For every line below that includes the word "return", add one; report the final number and nothing else.

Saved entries
══════

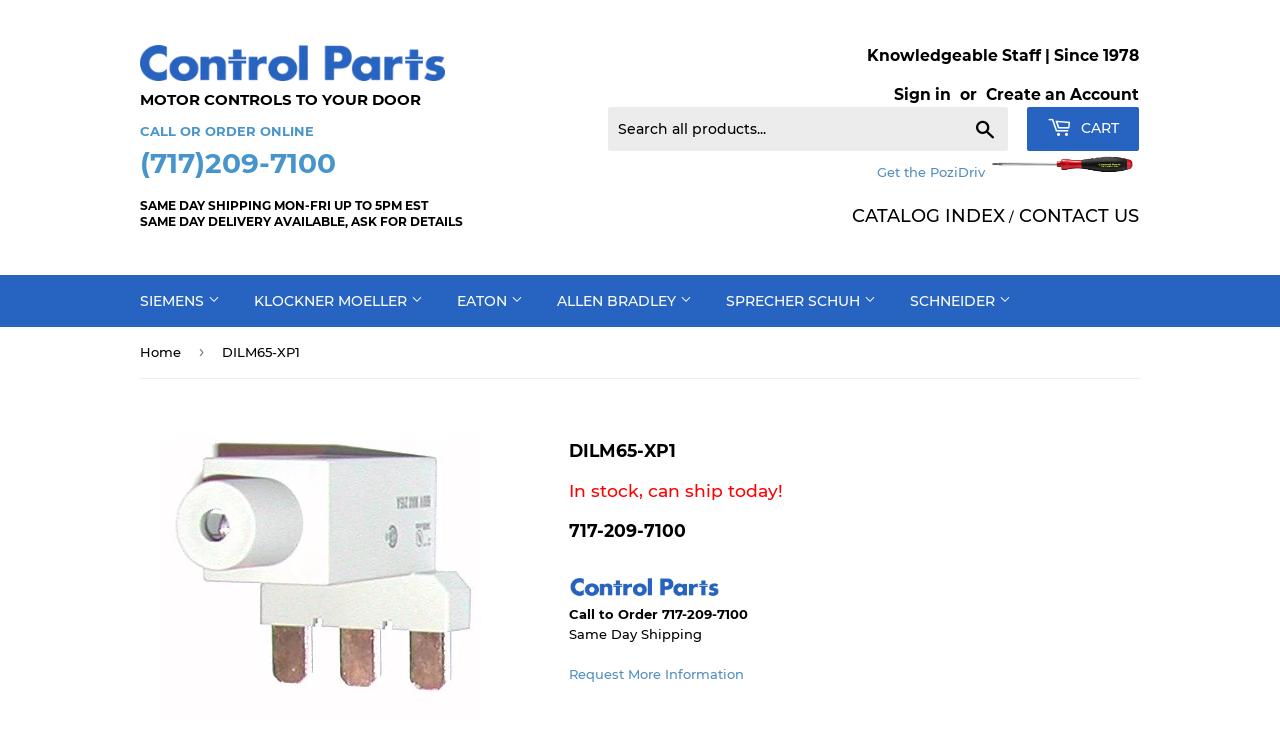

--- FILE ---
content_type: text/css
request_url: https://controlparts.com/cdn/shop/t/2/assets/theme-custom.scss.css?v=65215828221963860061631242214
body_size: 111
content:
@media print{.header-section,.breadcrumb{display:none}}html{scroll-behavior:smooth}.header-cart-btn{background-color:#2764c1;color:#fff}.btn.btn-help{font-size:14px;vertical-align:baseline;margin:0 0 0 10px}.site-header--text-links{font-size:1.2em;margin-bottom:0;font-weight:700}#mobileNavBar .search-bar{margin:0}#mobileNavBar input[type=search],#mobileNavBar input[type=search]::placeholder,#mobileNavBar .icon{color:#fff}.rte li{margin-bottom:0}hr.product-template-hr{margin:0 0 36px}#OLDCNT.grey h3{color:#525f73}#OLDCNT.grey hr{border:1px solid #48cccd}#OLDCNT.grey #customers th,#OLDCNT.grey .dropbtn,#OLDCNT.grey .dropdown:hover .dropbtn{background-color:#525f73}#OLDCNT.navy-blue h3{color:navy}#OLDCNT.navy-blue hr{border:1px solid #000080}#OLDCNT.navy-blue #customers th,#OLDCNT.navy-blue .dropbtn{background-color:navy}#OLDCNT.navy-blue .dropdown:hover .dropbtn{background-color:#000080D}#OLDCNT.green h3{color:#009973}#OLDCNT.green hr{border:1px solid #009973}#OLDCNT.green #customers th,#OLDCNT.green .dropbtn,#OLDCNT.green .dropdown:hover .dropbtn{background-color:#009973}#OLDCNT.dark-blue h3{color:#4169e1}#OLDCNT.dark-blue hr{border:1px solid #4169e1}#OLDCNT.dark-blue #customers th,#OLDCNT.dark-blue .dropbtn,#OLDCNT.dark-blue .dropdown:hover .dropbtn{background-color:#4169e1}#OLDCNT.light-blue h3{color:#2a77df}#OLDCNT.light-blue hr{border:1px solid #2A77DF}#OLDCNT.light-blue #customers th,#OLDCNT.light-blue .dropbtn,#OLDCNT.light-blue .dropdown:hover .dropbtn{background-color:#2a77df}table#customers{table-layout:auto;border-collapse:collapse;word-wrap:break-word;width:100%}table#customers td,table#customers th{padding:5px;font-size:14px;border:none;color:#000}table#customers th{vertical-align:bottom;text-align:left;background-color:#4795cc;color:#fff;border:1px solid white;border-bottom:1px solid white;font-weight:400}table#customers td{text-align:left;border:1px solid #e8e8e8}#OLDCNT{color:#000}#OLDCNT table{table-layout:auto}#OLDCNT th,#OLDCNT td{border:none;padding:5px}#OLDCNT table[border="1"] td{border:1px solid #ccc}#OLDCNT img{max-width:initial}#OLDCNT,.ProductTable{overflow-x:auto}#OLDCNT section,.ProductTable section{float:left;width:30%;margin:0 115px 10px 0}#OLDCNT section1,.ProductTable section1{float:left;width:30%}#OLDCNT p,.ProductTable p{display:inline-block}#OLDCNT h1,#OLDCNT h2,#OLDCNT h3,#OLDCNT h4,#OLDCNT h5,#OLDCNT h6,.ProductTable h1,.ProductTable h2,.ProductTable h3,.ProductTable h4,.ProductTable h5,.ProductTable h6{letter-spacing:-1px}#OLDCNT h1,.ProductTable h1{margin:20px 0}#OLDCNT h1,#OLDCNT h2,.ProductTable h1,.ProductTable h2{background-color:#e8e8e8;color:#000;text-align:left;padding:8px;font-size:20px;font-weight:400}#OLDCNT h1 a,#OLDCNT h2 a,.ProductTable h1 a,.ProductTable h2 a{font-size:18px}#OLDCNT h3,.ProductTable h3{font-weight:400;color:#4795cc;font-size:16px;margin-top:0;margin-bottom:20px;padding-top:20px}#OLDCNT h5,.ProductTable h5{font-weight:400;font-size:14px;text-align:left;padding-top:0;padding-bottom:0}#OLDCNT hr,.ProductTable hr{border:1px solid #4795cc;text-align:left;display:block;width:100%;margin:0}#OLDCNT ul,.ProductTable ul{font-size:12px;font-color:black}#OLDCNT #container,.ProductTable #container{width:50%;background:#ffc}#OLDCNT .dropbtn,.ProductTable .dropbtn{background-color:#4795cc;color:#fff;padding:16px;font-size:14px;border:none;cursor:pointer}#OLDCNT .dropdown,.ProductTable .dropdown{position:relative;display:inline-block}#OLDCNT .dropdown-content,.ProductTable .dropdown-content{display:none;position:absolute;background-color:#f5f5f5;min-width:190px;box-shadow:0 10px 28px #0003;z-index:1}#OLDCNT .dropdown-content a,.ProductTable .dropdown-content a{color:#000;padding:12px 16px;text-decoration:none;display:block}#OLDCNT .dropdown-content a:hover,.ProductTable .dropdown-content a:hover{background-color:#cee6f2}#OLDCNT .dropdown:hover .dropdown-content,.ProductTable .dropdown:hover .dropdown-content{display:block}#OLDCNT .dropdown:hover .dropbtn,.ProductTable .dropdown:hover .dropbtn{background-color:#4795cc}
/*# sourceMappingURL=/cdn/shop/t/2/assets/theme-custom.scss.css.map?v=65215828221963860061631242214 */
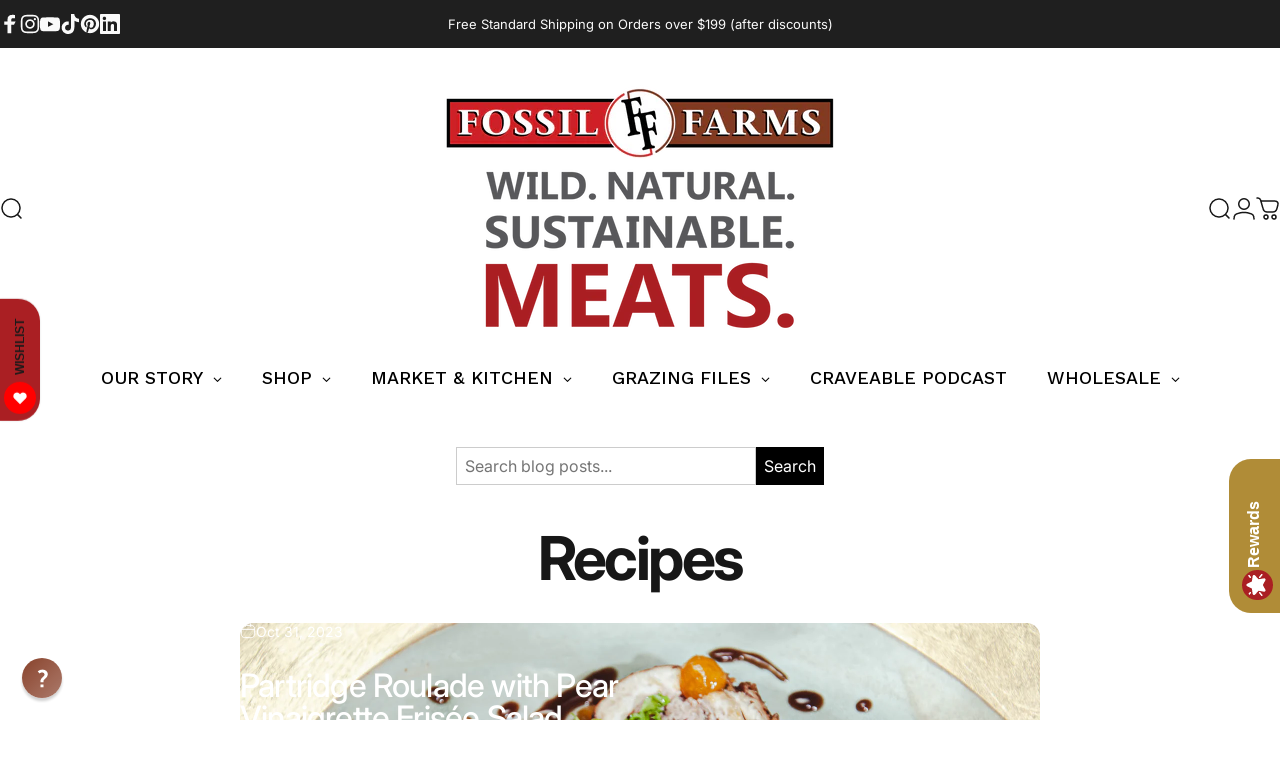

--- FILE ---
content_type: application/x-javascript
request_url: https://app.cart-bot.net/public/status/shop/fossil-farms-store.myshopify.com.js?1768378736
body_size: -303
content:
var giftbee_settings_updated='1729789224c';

══════

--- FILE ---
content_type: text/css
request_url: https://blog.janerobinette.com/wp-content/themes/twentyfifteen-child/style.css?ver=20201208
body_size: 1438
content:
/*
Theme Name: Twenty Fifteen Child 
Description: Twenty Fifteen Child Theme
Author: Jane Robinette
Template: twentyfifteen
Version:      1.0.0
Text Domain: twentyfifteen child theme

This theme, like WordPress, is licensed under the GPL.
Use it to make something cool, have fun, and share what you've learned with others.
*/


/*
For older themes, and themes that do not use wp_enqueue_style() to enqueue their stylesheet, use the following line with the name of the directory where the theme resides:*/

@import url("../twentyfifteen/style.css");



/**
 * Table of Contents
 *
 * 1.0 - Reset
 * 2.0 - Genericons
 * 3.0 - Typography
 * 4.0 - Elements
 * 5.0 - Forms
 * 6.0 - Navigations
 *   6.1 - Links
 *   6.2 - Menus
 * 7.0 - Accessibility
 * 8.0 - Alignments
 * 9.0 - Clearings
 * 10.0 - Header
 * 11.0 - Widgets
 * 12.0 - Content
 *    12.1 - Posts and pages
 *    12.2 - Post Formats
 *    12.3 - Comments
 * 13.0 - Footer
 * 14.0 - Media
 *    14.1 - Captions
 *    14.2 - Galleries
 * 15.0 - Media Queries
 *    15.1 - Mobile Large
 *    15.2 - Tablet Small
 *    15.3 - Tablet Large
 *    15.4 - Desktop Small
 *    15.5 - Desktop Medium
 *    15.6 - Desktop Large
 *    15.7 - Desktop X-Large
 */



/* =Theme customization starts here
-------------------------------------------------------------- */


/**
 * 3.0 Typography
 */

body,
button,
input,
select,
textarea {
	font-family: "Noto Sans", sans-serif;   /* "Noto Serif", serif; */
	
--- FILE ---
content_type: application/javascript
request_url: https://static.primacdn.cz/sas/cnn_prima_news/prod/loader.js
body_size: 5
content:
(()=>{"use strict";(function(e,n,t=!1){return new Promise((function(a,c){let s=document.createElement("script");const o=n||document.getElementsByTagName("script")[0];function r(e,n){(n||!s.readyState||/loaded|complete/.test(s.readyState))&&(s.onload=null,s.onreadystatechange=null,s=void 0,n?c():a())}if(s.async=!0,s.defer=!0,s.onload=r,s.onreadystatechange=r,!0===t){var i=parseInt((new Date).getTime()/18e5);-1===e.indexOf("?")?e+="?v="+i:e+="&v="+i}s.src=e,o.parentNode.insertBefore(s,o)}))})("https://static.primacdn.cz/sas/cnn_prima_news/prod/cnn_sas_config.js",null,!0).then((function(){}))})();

══════

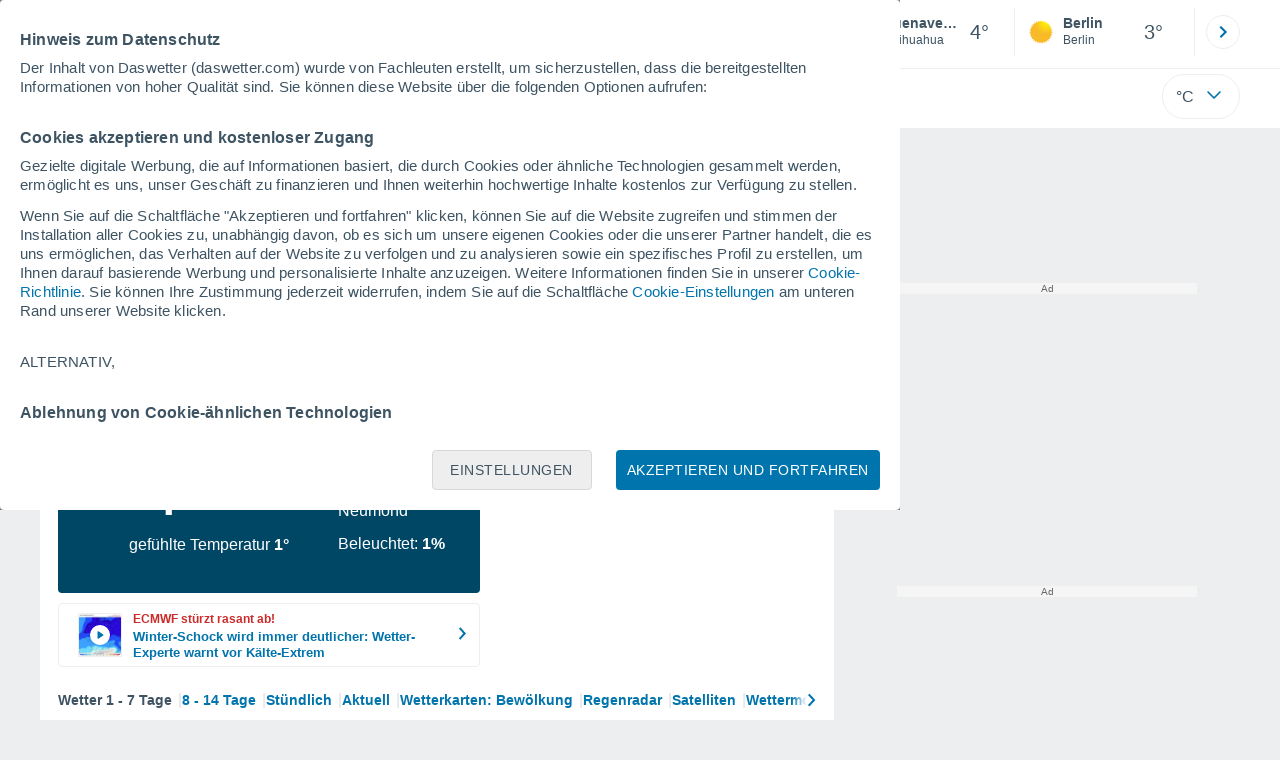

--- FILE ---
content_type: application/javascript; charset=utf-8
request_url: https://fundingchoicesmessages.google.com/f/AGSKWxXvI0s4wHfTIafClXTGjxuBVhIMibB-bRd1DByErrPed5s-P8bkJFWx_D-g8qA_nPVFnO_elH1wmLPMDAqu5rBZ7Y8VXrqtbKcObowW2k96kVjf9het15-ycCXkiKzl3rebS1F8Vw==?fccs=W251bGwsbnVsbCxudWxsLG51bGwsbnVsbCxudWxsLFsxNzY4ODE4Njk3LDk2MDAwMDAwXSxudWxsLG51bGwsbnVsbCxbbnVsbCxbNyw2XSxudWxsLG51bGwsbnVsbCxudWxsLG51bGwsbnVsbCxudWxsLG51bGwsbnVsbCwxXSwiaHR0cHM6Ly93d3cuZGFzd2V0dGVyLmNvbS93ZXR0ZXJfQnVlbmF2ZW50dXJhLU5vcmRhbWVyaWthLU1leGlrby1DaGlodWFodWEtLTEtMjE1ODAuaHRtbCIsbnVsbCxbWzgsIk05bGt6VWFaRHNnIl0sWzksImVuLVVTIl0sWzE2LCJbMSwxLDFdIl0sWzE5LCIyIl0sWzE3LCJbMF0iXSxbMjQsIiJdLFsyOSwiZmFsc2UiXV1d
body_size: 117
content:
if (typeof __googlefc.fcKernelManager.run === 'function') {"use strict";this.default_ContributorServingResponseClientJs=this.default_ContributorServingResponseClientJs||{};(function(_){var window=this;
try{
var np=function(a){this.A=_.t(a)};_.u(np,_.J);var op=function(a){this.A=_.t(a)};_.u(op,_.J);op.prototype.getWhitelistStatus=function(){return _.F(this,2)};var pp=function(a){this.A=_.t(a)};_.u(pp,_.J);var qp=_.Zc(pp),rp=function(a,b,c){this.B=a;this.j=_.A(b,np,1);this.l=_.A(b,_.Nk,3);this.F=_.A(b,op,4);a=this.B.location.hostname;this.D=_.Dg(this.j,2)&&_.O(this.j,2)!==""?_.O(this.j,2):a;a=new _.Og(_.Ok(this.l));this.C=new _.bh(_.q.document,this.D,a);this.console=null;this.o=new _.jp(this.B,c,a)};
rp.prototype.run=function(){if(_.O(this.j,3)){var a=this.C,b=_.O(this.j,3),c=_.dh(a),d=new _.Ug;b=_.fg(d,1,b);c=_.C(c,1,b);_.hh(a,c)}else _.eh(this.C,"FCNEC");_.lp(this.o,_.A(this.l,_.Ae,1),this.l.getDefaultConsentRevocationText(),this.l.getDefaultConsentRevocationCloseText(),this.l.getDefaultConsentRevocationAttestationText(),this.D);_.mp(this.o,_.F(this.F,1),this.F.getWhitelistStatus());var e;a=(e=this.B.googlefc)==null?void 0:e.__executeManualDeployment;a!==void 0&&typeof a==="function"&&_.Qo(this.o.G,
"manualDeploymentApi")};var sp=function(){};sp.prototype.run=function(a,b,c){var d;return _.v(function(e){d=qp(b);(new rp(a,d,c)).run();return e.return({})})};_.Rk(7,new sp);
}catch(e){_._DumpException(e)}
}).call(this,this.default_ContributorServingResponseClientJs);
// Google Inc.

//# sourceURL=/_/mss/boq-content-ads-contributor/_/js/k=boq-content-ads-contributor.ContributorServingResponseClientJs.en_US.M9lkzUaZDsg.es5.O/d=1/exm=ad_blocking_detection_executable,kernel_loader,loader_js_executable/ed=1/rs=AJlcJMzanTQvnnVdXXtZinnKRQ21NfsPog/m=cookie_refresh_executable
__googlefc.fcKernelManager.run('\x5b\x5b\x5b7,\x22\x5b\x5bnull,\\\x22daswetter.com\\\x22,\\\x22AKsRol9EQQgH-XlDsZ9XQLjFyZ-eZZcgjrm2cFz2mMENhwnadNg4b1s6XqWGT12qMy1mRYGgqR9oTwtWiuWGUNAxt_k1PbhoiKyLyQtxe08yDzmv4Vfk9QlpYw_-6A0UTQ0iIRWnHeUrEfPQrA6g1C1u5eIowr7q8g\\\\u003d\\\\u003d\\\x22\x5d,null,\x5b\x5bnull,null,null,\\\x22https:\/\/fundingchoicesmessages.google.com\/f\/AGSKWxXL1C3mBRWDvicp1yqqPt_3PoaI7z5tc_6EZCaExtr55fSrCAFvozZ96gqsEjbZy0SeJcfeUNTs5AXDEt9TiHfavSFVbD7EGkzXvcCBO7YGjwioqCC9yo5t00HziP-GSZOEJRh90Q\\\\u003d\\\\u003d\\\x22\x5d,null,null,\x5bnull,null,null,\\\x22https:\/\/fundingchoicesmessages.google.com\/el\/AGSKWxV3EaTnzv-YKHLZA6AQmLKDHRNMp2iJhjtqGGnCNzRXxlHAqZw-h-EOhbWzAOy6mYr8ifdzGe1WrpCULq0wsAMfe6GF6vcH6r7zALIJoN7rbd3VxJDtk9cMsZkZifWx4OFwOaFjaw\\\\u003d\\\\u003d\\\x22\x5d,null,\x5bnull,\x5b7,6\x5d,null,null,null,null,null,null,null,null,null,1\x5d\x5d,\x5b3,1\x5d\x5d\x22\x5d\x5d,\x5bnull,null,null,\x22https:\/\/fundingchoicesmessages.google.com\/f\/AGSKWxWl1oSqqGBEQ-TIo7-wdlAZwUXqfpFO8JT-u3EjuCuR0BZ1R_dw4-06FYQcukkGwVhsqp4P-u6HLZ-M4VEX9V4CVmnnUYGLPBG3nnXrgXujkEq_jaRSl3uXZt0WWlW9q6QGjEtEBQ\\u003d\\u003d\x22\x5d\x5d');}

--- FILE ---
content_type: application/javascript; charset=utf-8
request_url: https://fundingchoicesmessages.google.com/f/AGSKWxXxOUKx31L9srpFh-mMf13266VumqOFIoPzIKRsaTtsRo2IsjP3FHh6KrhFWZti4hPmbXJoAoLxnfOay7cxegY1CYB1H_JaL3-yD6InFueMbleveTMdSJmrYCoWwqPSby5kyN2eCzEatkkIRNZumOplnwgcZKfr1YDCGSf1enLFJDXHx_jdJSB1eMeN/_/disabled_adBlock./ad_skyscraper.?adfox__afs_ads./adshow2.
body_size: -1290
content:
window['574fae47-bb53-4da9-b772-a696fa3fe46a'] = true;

══════

Answer to this task =>
3